第十四話 勝手に、ね
―――シャトル
斎藤は一人で操縦席に座っていた。ちょうど、メッセージを送り終わったところだ。
“石井の息子が、このシャトルに乗っている”
このメッセージが届くのは、“Loki”が政府のコンピュータを壊滅させた2分後だ。
本庄が斎藤にとってどうでもいい報告をしに来なかったら、地球の政府の指示が仰げたかもしれないが、もう、遅かった。

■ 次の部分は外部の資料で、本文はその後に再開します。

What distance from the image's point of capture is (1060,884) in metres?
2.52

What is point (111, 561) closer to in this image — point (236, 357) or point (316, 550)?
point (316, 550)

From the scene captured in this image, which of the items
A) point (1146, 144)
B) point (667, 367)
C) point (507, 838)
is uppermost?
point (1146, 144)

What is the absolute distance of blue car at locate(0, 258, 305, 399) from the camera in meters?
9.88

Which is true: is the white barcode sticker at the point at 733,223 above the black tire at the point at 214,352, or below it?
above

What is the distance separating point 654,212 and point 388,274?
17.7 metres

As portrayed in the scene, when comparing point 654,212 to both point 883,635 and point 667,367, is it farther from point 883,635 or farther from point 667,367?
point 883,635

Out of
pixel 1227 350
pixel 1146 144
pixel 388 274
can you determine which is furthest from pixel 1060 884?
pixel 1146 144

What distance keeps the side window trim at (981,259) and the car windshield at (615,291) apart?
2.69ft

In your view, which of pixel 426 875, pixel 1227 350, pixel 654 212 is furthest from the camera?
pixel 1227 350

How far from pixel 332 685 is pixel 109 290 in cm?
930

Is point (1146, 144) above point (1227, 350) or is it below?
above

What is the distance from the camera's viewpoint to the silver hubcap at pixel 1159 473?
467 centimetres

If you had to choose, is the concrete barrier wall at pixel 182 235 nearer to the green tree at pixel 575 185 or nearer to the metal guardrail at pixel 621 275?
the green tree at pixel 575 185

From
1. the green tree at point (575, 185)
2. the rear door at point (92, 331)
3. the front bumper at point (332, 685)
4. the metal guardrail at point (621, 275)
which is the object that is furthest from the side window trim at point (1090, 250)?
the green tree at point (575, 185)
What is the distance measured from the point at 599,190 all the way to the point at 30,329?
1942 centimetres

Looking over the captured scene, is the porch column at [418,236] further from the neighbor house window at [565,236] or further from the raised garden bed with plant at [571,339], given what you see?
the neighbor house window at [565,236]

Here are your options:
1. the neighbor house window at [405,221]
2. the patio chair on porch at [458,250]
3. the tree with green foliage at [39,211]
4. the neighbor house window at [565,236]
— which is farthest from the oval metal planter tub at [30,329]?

“全く・・・・・・日向氏の娘の怪我がどうだったとか・・・・・・別にそんなことに興味はないというのに・・・・・・”
何も知らない斎藤は、“向日葵”“South-Pore”の両人を出し抜いたことで悦に入り、にやけて座席に寄りかかった。
「・・・・・フン・・・・俺の勝ちだ」
そんな独り言さえ口にした。
―――シャトルの個室
「うわ、独り言・・・・・・」
それも独り言だと気付いて、笑いがこみ上げてきた。私もあの“斎藤”とか言うやつと変わらないか。
「まぁ、私は完全にひとりじゃないけどね。ねぇ?議員」
耳にイヤホンをつけたまま、椅子に座ったまま動かない、中年の夫婦に笑いかける。答えはない。
「ぐっすり眠ってる・・・・・・まるで・・・・・・」
自分の一瞬考えた言葉に背筋が寒くなった。こう思った。
“・・・・・・死 ん で い る み た い ”
我に返って、急いで荷物をまとめ、かばんを肩に引っ掛け、部屋を後にした。
部屋は、真っ暗だった。自分がその中にいたと思うと、なんだか気味が悪かった。
―――シャトルのさらに別の場所の廊下
「石井君!!」
僕はぐるりと振り返りながら、人差し指を唇に当てた。
「警備員に見つかったらどうするんです!?」
当たり前だろう?と、いわんばかりに彼が言った。
「・・・・・・また君が何とかするだろう?」
うんざりしてきた。
声にそんな感情がたっぷりと詰まっているのが、自分でもわかった。
「・・・・・・今度はあなたを置いていきますけどね」
「それはそうと、石井君」
全く!ある種の才能だ。僕の感情をここまで無視できるとは・・・・・!
「君はいろいろ知っているかもしれない。だが、一つ教えてやらねば・・・・・・」
ぴんと来た。こいつは・・・・・・
「親父のことですか?」
機長が停止した。見事にぴたりと。普段なら笑っていただろうけど、今はそんな気分じゃなかった。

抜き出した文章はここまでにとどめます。